Il rottamatore fiorentino è noto per le sue provocazioni, Lei ritiene che sia possibile svecchiare anche il linguaggio delle relazioni sindacali?
Per ridare orgoglio e prestigio alla funzione pubblica, più che svecchiare il linguaggio occorre che la dirigenza pubblica si riappropri delle proprie prerogative manageriali e le eserciti fino in fondo. Questo dovrebbe essere il primo impegno del sindaco.

Come?
É indispensabile che a ogni dirigente si fissino degli obiettivi specifici e misurabili. Poi occorre che ogni dirigente sia valutato in base a questi obbiettivi, e rimosso se non è in grado di raggiungerli. Sarebbe necessario anche un altro passaggio fondamentale, su cui Renzi dovrebbe impegnarsi. Ma la cosa più importante è la trasparenza totale.

Che cosa significa?
L’anno scorso il Codice della privacy è stato emendato proprio per consentire che tutti i dati inerenti allo svolgimento dei rapporti di lavoro pubblici siano accessibili on line; ma la norma non è attuata. Renzi potrebbe partire da lì: la full disclosure, che nei Paesi anglosassoni ha dato risultati eccellenti, mettendo il fiato dell’opinione pubblica sul collo della dirigenza.

Nella stessa intervista Renzi dichiara anche che l’organizzazione più lontana dalla sua generazione è il sindacato, reo di rappresentare ormai oltre il 50% di pensionati. Cosa ne pensa?
I giovani oggi sono di fatto quasi del tutto esclusi dalla cittadella del lavoro regolare e stabile, protetto dal sindacato. È naturale, dunque, che il sindacato non li rappresenti ed essi non se ne sentano rappresentati. Il problema è che anche la politica stenta a rappresentarli. Anche per questo il regime di apartheid tra protetti e non protetti nel mercato del lavoro è duro a morire.

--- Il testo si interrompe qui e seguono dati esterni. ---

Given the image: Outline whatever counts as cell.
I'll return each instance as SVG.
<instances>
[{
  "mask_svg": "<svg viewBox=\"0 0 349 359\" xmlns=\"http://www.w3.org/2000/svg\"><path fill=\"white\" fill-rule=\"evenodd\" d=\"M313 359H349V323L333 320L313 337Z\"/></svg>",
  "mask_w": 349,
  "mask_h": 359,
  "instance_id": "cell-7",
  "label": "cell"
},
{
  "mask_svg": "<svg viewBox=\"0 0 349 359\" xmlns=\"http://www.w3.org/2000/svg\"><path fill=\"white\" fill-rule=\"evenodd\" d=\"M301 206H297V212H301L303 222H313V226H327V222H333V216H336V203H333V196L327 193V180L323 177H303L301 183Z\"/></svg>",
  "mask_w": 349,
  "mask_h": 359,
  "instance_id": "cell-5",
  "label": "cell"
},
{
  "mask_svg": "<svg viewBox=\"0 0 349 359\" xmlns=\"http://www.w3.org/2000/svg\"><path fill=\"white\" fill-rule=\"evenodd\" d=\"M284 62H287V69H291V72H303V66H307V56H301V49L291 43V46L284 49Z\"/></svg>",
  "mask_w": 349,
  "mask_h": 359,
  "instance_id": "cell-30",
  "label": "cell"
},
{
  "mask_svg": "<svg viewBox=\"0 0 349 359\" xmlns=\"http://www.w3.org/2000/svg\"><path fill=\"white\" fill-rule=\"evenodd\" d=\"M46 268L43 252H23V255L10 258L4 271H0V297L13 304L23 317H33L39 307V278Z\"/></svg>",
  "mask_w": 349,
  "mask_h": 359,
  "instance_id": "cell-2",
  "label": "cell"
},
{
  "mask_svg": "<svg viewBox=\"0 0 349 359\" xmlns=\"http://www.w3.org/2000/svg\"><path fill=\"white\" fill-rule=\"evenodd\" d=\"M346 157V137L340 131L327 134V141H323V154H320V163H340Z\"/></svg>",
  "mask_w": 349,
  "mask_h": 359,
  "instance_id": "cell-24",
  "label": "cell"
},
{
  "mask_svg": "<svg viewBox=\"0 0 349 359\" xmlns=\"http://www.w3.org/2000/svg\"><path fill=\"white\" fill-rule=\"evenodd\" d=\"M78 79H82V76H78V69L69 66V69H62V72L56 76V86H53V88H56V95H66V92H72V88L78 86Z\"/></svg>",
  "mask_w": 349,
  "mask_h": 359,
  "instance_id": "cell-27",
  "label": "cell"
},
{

Per superare i veti, ultimo esempio le pedonalizzazioni estese nel centro della città, Renzi ha azzerato la concertazione. Ma la politica non dovrebbe essere l’arte di armonizzare le diverse posizioni tra loro?
Armonizzare, mediare tra interessi contrapposti, sì. Il fatto è che in Italia concertazione qualche volta ha significato riconoscere a una o più parti un potere di veto. La buona politica deve comunque saper dare voce anche agli interessi non organizzati, che non hanno voce ai tavoli della concertazione, ma sovente sono quelli della maggioranza dei cittadini.

Brunetta loda Renzi, la Cisl lo bolla come populista, ma il sindaco fiorentino è comunque un amministratore del Pd. Lei giudica la sua posizione in linea con quella del partito?
Brunetta farebbe meglio a occuparsi della sua legge, che è stata totalmente svuotata e paralizzata, anche per effetto dell’accordo che lui stesso ha stipulato con i sindacati nel febbraio scorso. Quanto al Pd, peccherei di faziosità se dicessi che si è del tutto emancipato dalla sudditanza nei confronti dei sindacati della funzione pubblica. Stentiamo a renderci conto del fatto che questi sindacati rappresentano l’interesse di tre milioni di persone, mentre il partito deve proporsi di rappresentare l’interesse di sessanta milioni.